Les outils en pierre portent des marques révélatrices de la technologie des fibres remontant à 39 000 ans.
Les outils en pierre portent des preuves microscopiques d’une technologie végétale ancienne, selon une étude récemment publiée dans la revue PLOS UN. L’étude a été menée par Hermine Xhauflair de l’Université des Philippines Diliman et ses collègues.
On pense que les sociétés anciennes utilisaient largement des matières végétales pour fabriquer des textiles et des cordons, profitant de la flexibilité et de la résistance des fibres végétales, tout comme le font les communautés modernes. Cependant, les matériaux d’origine végétale comme les paniers et les cordes sont rarement conservés dans les archives archéologiques, en particulier sous les tropiques, de sorte que la technologie végétale préhistorique est souvent rendue invisible à la science moderne.
En Asie du Sud-Est, les objets les plus anciens fabriqués à partir de fibres végétales ont environ 8 000 ans. Dans cette étude, Xhauflair et ses collègues identifient des preuves indirectes d’une technologie végétale beaucoup plus ancienne.

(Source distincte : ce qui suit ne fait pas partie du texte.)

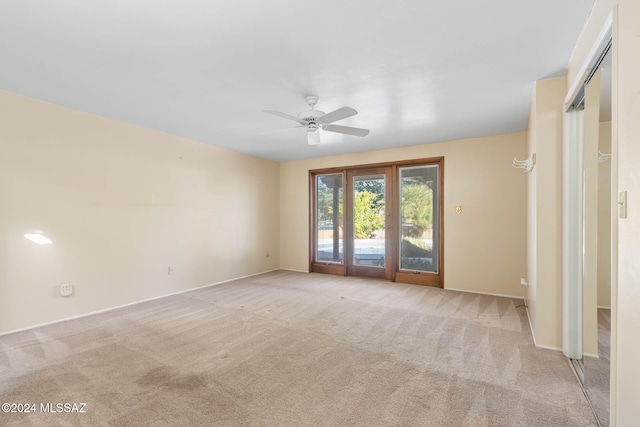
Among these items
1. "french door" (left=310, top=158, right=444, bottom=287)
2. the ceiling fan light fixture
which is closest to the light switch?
the ceiling fan light fixture

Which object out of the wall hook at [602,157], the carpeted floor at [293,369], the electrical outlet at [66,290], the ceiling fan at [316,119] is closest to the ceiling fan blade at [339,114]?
the ceiling fan at [316,119]

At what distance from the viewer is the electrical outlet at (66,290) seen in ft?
11.2

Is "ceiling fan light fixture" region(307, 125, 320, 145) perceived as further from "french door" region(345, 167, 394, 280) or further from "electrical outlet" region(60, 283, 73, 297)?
"electrical outlet" region(60, 283, 73, 297)

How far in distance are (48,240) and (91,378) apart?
199cm

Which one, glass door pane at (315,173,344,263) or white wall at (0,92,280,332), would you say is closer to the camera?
white wall at (0,92,280,332)

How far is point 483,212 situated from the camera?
4.68m

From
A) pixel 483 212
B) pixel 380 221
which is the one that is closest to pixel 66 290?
pixel 380 221

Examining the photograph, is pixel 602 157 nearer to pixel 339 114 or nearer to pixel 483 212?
pixel 339 114

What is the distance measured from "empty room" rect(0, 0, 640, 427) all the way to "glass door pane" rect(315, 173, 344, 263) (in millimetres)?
1224

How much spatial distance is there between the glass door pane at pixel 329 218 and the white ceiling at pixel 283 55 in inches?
104

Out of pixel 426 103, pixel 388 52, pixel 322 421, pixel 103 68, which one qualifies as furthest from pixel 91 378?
pixel 426 103

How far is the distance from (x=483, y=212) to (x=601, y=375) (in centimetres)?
315

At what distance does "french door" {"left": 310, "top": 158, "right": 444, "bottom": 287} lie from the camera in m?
5.20

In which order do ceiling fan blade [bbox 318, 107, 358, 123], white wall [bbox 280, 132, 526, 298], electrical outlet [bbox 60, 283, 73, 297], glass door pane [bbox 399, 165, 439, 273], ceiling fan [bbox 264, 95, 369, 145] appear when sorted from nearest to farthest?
ceiling fan blade [bbox 318, 107, 358, 123]
ceiling fan [bbox 264, 95, 369, 145]
electrical outlet [bbox 60, 283, 73, 297]
white wall [bbox 280, 132, 526, 298]
glass door pane [bbox 399, 165, 439, 273]
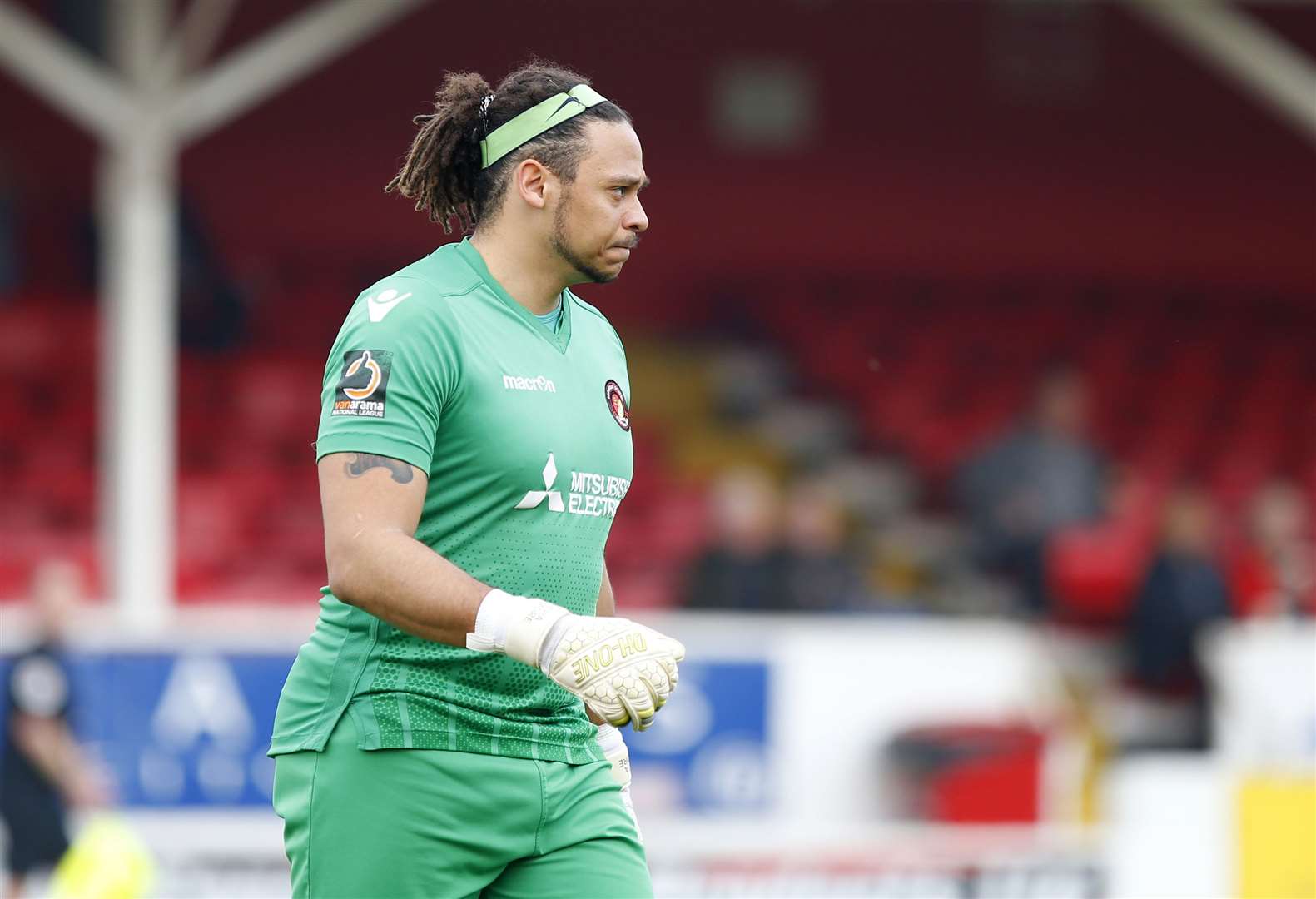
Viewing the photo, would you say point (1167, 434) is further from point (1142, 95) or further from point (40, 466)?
point (40, 466)

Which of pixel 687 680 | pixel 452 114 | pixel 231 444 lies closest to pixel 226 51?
pixel 231 444

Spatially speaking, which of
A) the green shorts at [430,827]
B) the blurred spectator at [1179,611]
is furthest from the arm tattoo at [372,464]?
the blurred spectator at [1179,611]

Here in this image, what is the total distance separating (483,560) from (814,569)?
26.0 ft

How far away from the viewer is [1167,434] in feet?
46.9

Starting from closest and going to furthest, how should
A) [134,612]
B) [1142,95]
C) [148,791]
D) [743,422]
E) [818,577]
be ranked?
[148,791]
[134,612]
[818,577]
[743,422]
[1142,95]

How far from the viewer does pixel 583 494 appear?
3.29 metres

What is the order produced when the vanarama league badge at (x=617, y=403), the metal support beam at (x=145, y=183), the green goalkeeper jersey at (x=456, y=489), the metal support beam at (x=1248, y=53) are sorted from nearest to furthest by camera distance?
the green goalkeeper jersey at (x=456, y=489) → the vanarama league badge at (x=617, y=403) → the metal support beam at (x=145, y=183) → the metal support beam at (x=1248, y=53)

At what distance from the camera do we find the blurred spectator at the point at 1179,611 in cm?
1120

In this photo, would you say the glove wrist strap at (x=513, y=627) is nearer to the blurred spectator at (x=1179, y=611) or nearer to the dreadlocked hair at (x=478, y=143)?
the dreadlocked hair at (x=478, y=143)

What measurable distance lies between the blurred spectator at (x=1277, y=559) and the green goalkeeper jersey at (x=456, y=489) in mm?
8518

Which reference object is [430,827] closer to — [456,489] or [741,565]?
[456,489]

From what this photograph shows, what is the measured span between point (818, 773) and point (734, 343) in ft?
15.2

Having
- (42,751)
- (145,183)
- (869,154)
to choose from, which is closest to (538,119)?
(42,751)

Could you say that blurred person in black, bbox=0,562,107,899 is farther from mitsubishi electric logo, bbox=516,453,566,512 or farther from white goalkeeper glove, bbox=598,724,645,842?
mitsubishi electric logo, bbox=516,453,566,512
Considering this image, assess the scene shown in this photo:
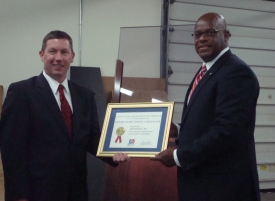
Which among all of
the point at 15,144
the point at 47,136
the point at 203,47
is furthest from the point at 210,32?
the point at 15,144

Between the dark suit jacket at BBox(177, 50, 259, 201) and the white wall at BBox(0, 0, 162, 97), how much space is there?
Answer: 2695mm

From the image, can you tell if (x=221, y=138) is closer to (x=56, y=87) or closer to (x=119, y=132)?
(x=119, y=132)

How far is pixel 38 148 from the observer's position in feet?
5.45

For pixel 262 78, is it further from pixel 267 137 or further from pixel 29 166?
pixel 29 166

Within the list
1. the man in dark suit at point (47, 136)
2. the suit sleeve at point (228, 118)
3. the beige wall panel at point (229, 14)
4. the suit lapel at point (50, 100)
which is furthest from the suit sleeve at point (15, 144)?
the beige wall panel at point (229, 14)

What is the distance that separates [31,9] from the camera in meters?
3.90

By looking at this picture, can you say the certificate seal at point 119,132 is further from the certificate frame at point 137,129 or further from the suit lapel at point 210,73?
the suit lapel at point 210,73

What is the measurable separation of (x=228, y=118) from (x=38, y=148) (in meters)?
0.97

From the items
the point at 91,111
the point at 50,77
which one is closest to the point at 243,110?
the point at 91,111

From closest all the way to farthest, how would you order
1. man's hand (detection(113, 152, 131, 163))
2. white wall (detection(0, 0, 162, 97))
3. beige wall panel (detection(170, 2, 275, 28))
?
man's hand (detection(113, 152, 131, 163)) → white wall (detection(0, 0, 162, 97)) → beige wall panel (detection(170, 2, 275, 28))

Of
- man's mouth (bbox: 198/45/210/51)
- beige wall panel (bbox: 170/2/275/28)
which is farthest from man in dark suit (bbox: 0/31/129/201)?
A: beige wall panel (bbox: 170/2/275/28)

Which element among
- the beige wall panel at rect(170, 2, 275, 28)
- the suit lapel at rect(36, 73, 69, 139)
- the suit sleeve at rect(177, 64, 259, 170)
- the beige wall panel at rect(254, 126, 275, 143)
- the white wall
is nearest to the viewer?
the suit sleeve at rect(177, 64, 259, 170)

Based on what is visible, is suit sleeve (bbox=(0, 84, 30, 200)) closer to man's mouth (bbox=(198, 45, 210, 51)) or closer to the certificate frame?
the certificate frame

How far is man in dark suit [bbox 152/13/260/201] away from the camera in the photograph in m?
1.49
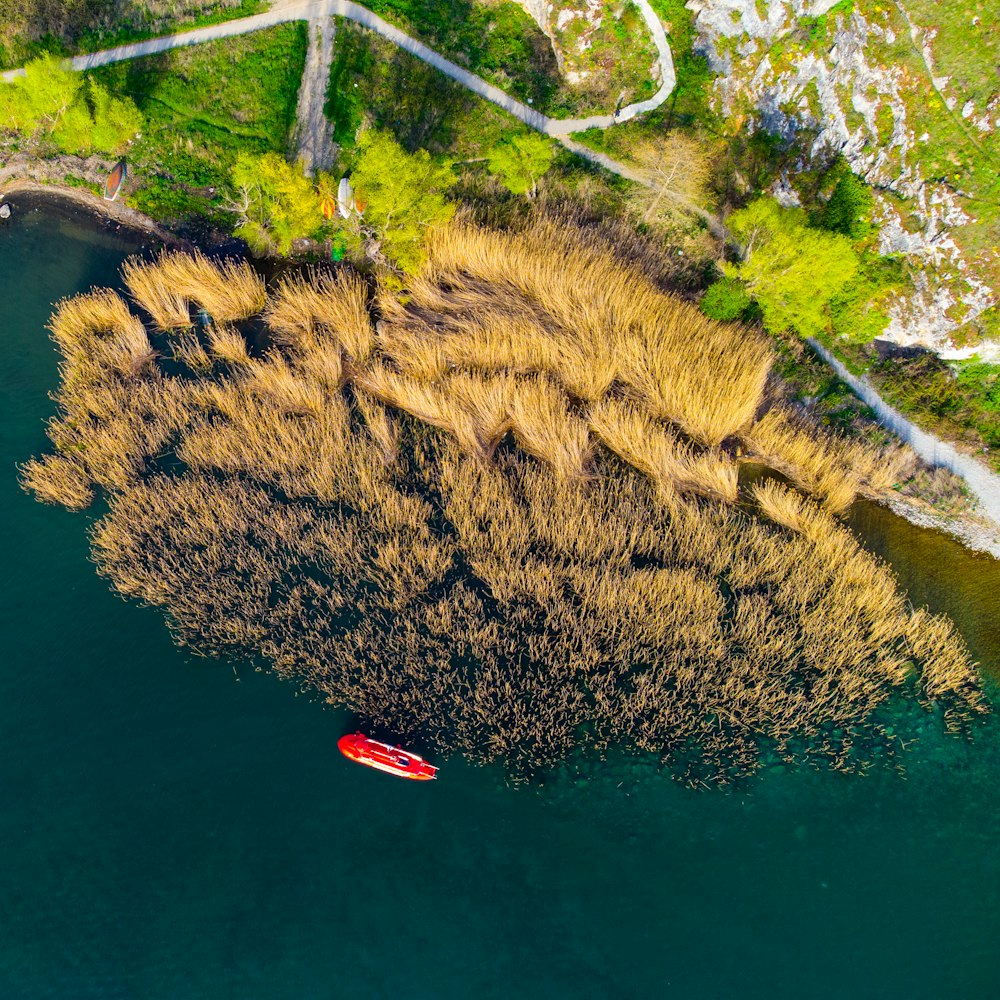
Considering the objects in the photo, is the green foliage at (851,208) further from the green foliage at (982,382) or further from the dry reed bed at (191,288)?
the dry reed bed at (191,288)

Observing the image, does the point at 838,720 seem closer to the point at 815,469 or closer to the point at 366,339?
the point at 815,469

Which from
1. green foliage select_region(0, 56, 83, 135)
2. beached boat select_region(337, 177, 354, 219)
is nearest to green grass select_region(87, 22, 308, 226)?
green foliage select_region(0, 56, 83, 135)

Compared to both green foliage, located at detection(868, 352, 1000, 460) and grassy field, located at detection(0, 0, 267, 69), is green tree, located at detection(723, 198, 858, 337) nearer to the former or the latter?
green foliage, located at detection(868, 352, 1000, 460)

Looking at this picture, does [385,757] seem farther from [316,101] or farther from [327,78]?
[327,78]

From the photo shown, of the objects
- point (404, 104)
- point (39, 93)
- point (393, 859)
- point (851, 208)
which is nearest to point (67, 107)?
point (39, 93)

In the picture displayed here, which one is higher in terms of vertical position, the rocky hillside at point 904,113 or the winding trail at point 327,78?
the rocky hillside at point 904,113

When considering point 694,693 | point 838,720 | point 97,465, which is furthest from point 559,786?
point 97,465

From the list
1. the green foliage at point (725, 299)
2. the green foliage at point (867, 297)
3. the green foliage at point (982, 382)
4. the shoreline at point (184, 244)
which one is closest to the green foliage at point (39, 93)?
the shoreline at point (184, 244)
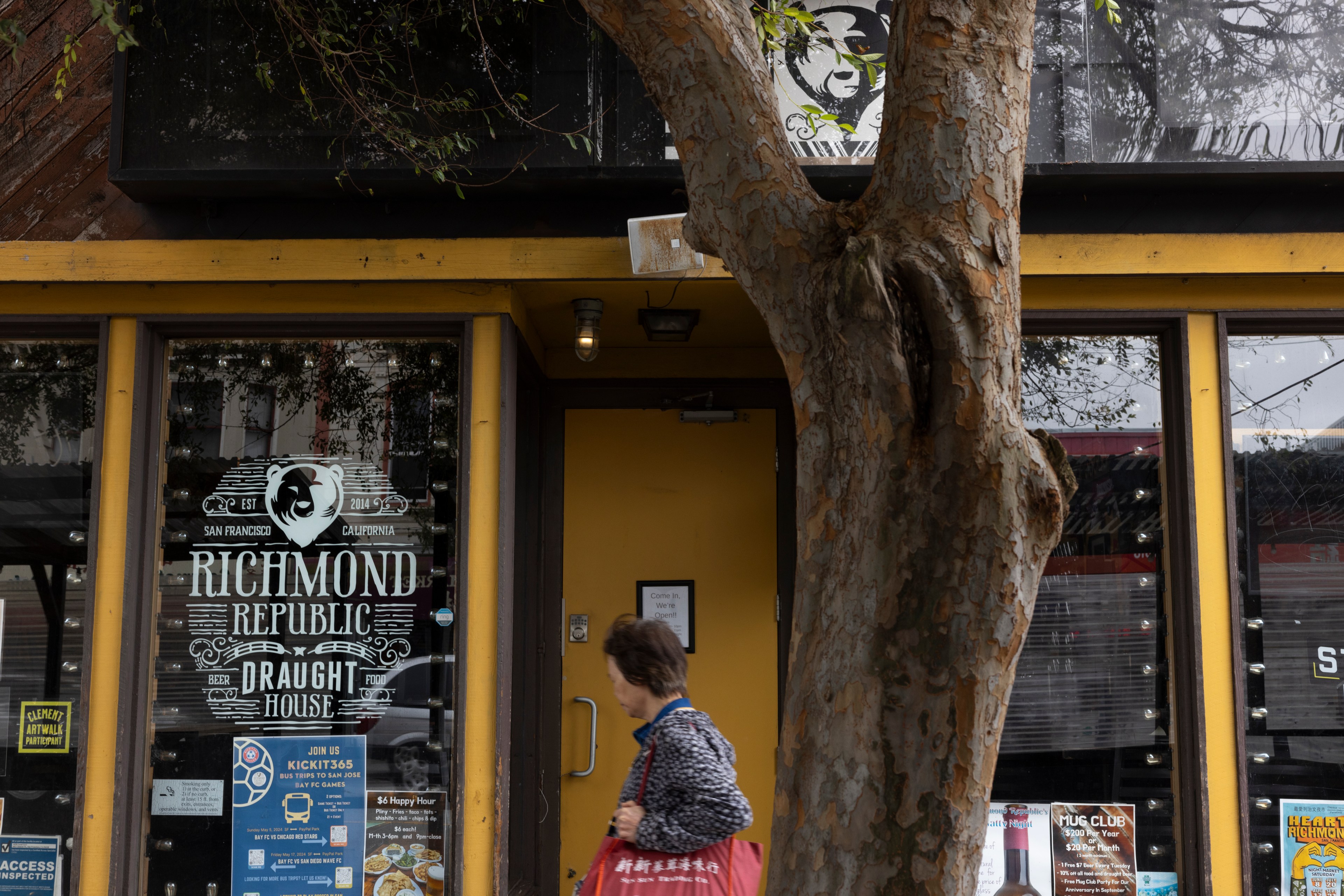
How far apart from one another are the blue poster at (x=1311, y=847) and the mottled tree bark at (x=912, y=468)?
3.10 m

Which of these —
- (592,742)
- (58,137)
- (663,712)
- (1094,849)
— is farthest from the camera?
(592,742)

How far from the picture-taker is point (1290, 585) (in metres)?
4.65

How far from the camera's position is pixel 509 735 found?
4.66m

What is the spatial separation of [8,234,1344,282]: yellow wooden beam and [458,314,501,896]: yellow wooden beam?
1.06 feet

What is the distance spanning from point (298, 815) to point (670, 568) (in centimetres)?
231

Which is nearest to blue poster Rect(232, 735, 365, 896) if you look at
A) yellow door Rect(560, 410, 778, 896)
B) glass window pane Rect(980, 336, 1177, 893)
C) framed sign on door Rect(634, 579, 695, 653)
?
yellow door Rect(560, 410, 778, 896)

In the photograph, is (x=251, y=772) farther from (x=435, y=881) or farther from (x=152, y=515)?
(x=152, y=515)

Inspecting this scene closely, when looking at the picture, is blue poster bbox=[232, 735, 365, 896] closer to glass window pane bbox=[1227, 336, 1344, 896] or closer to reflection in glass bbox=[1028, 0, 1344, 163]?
glass window pane bbox=[1227, 336, 1344, 896]

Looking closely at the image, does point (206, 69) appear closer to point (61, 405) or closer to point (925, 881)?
point (61, 405)

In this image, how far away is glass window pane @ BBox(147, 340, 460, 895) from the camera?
4461mm

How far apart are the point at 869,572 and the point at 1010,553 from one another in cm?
31

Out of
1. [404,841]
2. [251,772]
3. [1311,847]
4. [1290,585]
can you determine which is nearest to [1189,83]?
[1290,585]

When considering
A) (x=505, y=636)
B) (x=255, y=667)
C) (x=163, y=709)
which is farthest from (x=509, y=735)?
(x=163, y=709)

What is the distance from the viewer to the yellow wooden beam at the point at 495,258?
178 inches
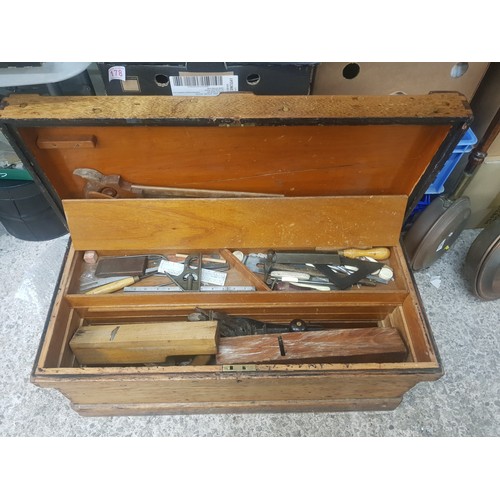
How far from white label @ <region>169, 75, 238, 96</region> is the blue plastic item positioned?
76 cm

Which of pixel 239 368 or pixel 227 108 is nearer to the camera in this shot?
pixel 227 108

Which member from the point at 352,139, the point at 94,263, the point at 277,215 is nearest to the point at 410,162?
the point at 352,139

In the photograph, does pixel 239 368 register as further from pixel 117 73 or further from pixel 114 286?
pixel 117 73

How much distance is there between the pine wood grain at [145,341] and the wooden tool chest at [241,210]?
0.24 feet

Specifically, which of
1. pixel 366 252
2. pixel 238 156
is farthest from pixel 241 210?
pixel 366 252

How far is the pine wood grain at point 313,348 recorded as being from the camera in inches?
50.6

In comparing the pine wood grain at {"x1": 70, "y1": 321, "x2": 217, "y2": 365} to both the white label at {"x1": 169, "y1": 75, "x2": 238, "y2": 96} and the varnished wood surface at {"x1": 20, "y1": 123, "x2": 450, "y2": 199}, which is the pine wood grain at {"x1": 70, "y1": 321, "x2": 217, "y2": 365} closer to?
the varnished wood surface at {"x1": 20, "y1": 123, "x2": 450, "y2": 199}

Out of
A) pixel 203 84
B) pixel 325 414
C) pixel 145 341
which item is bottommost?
pixel 325 414

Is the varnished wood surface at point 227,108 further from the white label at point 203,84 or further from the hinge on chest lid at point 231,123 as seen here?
the white label at point 203,84

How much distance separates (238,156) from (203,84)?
23 centimetres

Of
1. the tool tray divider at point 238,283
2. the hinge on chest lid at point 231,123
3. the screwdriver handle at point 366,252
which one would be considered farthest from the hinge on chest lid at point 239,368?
the hinge on chest lid at point 231,123

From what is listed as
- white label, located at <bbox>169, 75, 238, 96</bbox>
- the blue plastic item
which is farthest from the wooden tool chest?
the blue plastic item

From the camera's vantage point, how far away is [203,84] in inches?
48.3

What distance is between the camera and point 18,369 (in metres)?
1.62
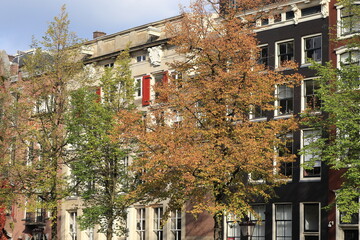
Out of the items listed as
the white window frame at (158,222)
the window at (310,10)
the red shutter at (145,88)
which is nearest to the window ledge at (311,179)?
the window at (310,10)

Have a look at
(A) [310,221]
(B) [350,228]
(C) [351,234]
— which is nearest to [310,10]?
(A) [310,221]

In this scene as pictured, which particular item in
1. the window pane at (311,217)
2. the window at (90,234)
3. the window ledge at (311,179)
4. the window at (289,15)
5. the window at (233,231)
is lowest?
the window at (90,234)

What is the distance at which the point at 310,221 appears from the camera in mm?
44812

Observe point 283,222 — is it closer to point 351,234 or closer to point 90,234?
point 351,234

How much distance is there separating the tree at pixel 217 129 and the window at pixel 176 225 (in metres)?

Transformation de fibres végétales par des membres de la communauté Pala’wan de Brooke’s Point, Philippines. Crédit : Xhauflair et al., PLOS ONE, 2023, CC-BY 4.0
Cette preuve provient d’outils en pierre de la grotte de Tabon, à Palawan, aux Philippines, datant d’aussi loin que 39 000 ans. Ces outils présentent des dommages microscopiques accumulés lors de leur utilisation. Les communautés autochtones de cette région utilisent aujourd’hui des outils pour dépouiller des plantes comme le bambou et le palmier, transformant ainsi les tiges rigides en fibres souples à attacher ou à tisser. Les chercheurs ont suivi expérimentalement ces techniques de transformation des plantes et ont découvert que cette activité laisse un motif caractéristique de dommages microscopiques sur les outils en pierre. Ce même motif a été identifié sur trois objets en pierre de la grotte de Tabon.
Il s’agit de l’une des plus anciennes preuves de technologie des fibres en Asie du Sud-Est, mettant en évidence les compétences technologiques des communautés préhistoriques remontant à 39 000 ans. Cette recherche démontre également une méthode permettant de révéler des signes autrement cachés de la technologie végétale préhistorique. Des études plus approfondies permettront de comprendre à quel point ces techniques sont anciennes, à quel point elles étaient répandues dans le passé et si les pratiques modernes dans cette région sont le résultat d’une tradition ininterrompue.
Les auteurs ajoutent : « Cette étude repousse dans le temps l’antiquité de la technologie de la fibre en Asie du Sud-Est. Cela signifie que les groupes préhistoriques qui vivaient dans la grotte de Tabon avaient la possibilité de fabriquer des paniers et des pièges, mais aussi des cordes qui pouvaient servir à construire des maisons, des voiliers, à chasser à l’arc et à fabriquer des objets composites.
Les différentes étapes de ce projet ont été soutenues par le programme de recherche et d’innovation Horizon 2020 de l’Union européenne dans le cadre de la convention de subvention Marie Sklodowska-Curie n°843521, l’Institut de Recherche pour le Développement, le Muséum National d’Histoire Naturelle de Paris, Ile-de-France. – Région France, Fondation Fyssen, McDonald Institute for Archaeological Research (Université de Cambridge), Institute for SE Asian Archaeology et Programme PrehSEA.